> **Passage**:
<<<<

What is anarcho-syndicalism: Not just syndicalism
The second part of a series exploring anarcho-syndicalism, its aims and principles, and the practicalities of enacting them in the real world.
In The Union Makes Us Strong? the Anarchist Communist Federation (ACF, now Anarchist Federation) offered “a critical analysis” of “syndicalism, including its anarcho variety.”
In it, they painted anarcho-syndicalists as “dismissive of the idea of creating separate anarchist organisations” as they “saw in the union the means and the end of the anarchist revolution.”
This allowed them to equate anarcho-syndicalism with the economic tendency of syndicalism. Thus, they cite the short-sightedness of the Mexican Casa del Obrero Mundial, and the mistake of CNT leaders in choosing “anti-fascist unity” over class unity, as proof that anarcho-syndicalism is as “reformist,” “collaborationist,” and narrowly “workerist” (i.e. focused on the workplace) as traditional syndicalism.
The presumption remains common amongst anarchists today. As a comrade who is in the Anarchist Federation phrased it recently, “we’re (AFed) the political, community side, and anarcho-syndicalism is about the workplace.”

>>>>

> **Data excerpts**:

<<<<

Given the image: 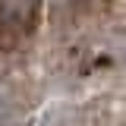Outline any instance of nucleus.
Segmentation results:
<instances>
[{
  "instance_id": "f257e3e1",
  "label": "nucleus",
  "mask_w": 126,
  "mask_h": 126,
  "mask_svg": "<svg viewBox=\"0 0 126 126\" xmlns=\"http://www.w3.org/2000/svg\"><path fill=\"white\" fill-rule=\"evenodd\" d=\"M38 0H0V25L10 32H25L35 19Z\"/></svg>"
}]
</instances>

>>>>

> **Given request 1**:
Transcribe the passage on anarcho-syndicalism, starting at "In The Union Makes" and ending at "as traditional syndicalism.".
> **Given request 2**:
Pick up the passage on anarcho-syndicalism at the point where it stops, and carry it forward.
The data shown here come from a separate source.

> **Final answer 1**:
In The Union Makes Us Strong? the Anarchist Communist Federation (ACF, now Anarchist Federation) offered “a critical analysis” of “syndicalism, including its anarcho variety.”
In it, they painted anarcho-syndicalists as “dismissive of the idea of creating separate anarchist organisations” as they “saw in the union the means and the end of the anarchist revolution.”
This allowed them to equate anarcho-syndicalism with the economic tendency of syndicalism. Thus, they cite the short-sightedness of the Mexican Casa del Obrero Mundial, and the mistake of CNT leaders in choosing “anti-fascist unity” over class unity, as proof that anarcho-syndicalism is as “reformist,” “collaborationist,” and narrowly “workerist” (i.e. focused on the workplace) as traditional syndicalism.

> **Final answer 2**:
This is not the case. Anarcho-syndicalism is neither a variant not a subset of syndicalism, but a distinct political and economic movement.
A brief introduction to syndicalism
Syndicalism is a purely economic tendency. The term syndicalism, in French, simply means trade unionism. However, in English it is taken to refer to a specific type of trade unionism.
That is, unions controlled directly by the rank-and-file members, rather than by a bloated and corrupt bureaucracy. Non-hierarchical organisation, in which branches are linked through voluntary federation, takes the place of centralised, top-down structures. And direct action is held up as the main weapon of the workers against the bosses.
The website LibCom identifies the two predominant trends as “Revolutionary Syndicalism” and “Industrial Unionism;”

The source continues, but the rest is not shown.